The waiter stopped by again and Killian ordered a round of limoncello for the table. We were at this kitschy little Italian place with a tiramisu that I was confident would be served in heaven. We’d been sipping Prosecco and negronis and now we were apparently moving on to dessert beverages.
Killian nuzzled his bearded face against Vera’s neck, causing her to giggle. “Dance with me?” he asked. I couldn’t actually hear him from where I sat at the other end of the table, but I read his lips and watched her cheeks flush.
They stood up a minute later, escaping to the small dance floor in the corner where three older couples swayed and two-stepped to big band music and the best of a Frank Sinatra cover band.
“That looks fun,” Molly told Ezra. He took her hand and led her away.
I gave Kaya a look that said, “Don’t leave me alone here with Vann!”
She raised her eyebrows and tilted her chin toward the dance floor. I shook my head no. Her eyebrows rose higher. I glared lasers at her. She kicked my shin under the table.
Then stupid Wyatt got involved. Taking Kaya’s hand, he said, “If you’re done having your stroke, would you like to dance?”
She smiled serenely at me. “I would love to.”

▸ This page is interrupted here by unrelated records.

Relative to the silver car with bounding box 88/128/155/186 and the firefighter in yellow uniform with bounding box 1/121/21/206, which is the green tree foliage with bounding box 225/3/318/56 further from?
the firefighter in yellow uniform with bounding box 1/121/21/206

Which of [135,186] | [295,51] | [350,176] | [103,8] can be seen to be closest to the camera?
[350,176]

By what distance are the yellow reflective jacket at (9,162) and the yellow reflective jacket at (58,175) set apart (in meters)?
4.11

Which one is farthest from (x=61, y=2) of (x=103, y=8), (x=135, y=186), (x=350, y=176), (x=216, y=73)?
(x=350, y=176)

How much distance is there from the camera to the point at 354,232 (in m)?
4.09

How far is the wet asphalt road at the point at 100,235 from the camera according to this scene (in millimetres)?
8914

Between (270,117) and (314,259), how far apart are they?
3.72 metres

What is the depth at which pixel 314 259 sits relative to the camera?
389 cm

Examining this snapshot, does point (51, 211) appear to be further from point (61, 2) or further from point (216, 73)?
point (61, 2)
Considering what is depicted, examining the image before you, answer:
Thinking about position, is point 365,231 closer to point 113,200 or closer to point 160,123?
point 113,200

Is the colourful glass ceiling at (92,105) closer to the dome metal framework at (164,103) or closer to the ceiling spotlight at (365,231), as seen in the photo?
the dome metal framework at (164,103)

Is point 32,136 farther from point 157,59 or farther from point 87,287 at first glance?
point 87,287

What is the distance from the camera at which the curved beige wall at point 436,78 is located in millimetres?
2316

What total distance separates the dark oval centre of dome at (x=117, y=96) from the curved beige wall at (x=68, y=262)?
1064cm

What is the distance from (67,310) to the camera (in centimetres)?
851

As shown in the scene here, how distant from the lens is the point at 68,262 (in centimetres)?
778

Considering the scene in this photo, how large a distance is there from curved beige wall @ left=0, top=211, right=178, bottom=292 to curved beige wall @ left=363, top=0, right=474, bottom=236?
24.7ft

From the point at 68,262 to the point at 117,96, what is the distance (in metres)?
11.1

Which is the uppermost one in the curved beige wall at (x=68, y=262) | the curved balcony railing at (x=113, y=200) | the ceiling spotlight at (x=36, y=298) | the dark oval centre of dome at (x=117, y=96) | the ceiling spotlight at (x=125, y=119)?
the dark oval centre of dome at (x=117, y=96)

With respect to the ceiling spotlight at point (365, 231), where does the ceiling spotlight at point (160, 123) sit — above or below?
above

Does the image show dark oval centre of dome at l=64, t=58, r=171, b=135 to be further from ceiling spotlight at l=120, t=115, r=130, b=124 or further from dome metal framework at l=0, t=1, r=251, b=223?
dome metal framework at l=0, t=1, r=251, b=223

I slumped against the booth side of the table while the two of them pranced off to the dance floor. “Traitor,” I mumbled beneath my breath.
“That’s kind of cliché,” Vann murmured, sounding as irritated as I’d felt. “Don’t you think?”
I turned to face him. “The dancing?”
“Sinatra, the couples, all of it. I find it repulsive.”
I couldn’t help but laugh. He never said what I expected him to say. “Agreed. They might as well be an advertisement for happily ever after.”
“Or erectile dysfunction,” Vann added.
On that note, I nearly choked on my spit. “What?”
“Haven’t you ever noticed those commercials? They’re all about selling an image like this. Couple goes to dinner with friends. Couple dances romantically. Couple falls into bed only to be interrupted by something unexpected. Don’t worry, this blue pill works whenever you want it to work. Unless it works for longer than four hours. Then you should be concerned.”
I snorted—that’s how hard he’d made me laugh. I’d resorted to snorting. “What concerns me the most, is how much you know about them.”
He hid his sheepish smile behind a sip of the cocktail I knew he didn’t really enjoy. He’d been nursing it for the last thirty minutes and every time he took a sip, his nose wrinkled. “They’re on all the time.”
“Mm-hmm.”
“Have you ever watched a football game? Or the news? Seriously, you can’t not know about ED. It’s everywhere.”
“Apparently.”
I had a thing for the look of complete outrage on his face. He didn’t like to be misunderstood. And I knew that sometimes that came off as arrogant, but it was also kind of cute.